Charles A. Dice Center for Research in Financial Economics

Does Governance Travel Around the World? Evidence from Institutional Investors

Reena Aggarwal, Isil Erel, Miguel A. Ferreria and Pedro P. Matos

 

ABSTRACT

We examine whether institutional investors affect corporate governance by analyzing institutional holdings in companies from 23 countries in the 2003-2008 period. We find that institutional investment is positively associated with firm-level governance. Most interestingly, changes in institutional ownership over time, positively affect subsequent changes in firm-level governance, but we do not find the reverse to be true. Foreign institutions are the drivers of governance improvement outside of the U.S., while domestic institutions play a predominant role in the U.S. The legal origin of the institution matters, as institutions domiciled in common-law countries (i.e., high shareholder protection), are more effective in promoting good governance worldwide, than institutions from civil-law countries (i.e., low shareholder protection).

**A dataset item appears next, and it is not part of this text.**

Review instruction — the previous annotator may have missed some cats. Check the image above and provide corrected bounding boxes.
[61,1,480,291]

The impact of institutional investment also depends on the extent of shareholder protection in the portfolio firm’s home-country. Domestic institutions play the most important role in pushing for better governance in countries with strong shareholder protection. However, it is foreign institutions and institutions from countries with strong shareholder protection, that play a crucial role in pushing for better governance, in firms located in countries with weak shareholder protection. Additionally, we find that international portfolio investment also affects governance outcomes outside of the U.S., as firms with more institutional ownership are more likely to terminate poorly performing CEOs. Our results suggest that institutional investors promote the convergence of corporate governance regimes around the world.